Nowadays, you can traffic someone any distance, and at minimal cost, inside a day - generating thousands, tens of thousands - or, in the case of sex-trafficking, hundreds of thousands - of dollars a year for each slave.
In the International Labour Organisation's May 2014 report, Profit and Poverty: The Economics of Forced Labour, it is estimated that $150bn (£892m) in profits is generated annually from forced labour. Hundreds of billions of dollars more are generated by child labourers and other workers who are exploited in severely harmful and abusive conditions.
On average, a forced labourer generates about $8,000 profit annually for his or her exploiters. I calculate the average one-off cost of a slave today is $450. The transformation of the global slave trade from a high-cost, slow-recruitment business to a low-cost, rapid-recruitment one is driving criminal interest in trafficking and slavery, which is why it is permeating every corner of the global economy.

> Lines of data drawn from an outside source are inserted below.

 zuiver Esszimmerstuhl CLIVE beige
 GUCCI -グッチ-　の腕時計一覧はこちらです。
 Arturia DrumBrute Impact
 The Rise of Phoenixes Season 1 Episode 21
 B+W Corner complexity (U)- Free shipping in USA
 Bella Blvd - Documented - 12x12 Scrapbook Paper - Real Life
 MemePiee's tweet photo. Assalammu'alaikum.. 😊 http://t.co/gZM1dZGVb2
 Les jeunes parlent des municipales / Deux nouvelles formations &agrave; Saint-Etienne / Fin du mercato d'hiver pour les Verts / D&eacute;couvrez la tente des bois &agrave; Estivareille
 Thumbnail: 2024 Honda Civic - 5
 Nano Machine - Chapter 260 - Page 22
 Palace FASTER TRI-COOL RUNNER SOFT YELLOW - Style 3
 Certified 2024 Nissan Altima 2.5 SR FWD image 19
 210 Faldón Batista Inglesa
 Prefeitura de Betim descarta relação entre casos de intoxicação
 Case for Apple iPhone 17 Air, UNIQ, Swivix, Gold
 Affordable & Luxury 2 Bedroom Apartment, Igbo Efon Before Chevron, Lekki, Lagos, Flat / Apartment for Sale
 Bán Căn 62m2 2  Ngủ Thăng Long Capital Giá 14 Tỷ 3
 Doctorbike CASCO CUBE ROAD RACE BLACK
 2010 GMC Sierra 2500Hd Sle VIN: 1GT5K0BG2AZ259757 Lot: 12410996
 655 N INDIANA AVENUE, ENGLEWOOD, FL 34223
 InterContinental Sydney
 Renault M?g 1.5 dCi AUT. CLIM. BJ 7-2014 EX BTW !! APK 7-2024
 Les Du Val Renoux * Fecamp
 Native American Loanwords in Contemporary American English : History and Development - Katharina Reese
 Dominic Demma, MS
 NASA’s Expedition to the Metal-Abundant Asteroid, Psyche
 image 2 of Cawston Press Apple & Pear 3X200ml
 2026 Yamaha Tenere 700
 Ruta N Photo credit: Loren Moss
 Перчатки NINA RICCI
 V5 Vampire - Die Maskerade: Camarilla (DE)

These profits feed into every level of a commodity's supply chain - from the local factory owner, to the middlemen and wholesalers, all the way to retailers in developed economies seeking to be competitive on price for consumers who demand the lowest cost possible. The vulnerable and desperate of the world have become an expendable sub-class of people whose labour is extracted in slave-like conditions in order to feed cheap goods - from seafood and rice to tea and coffee, minerals and apparel to mobile phones and commercial sex - into the global economy.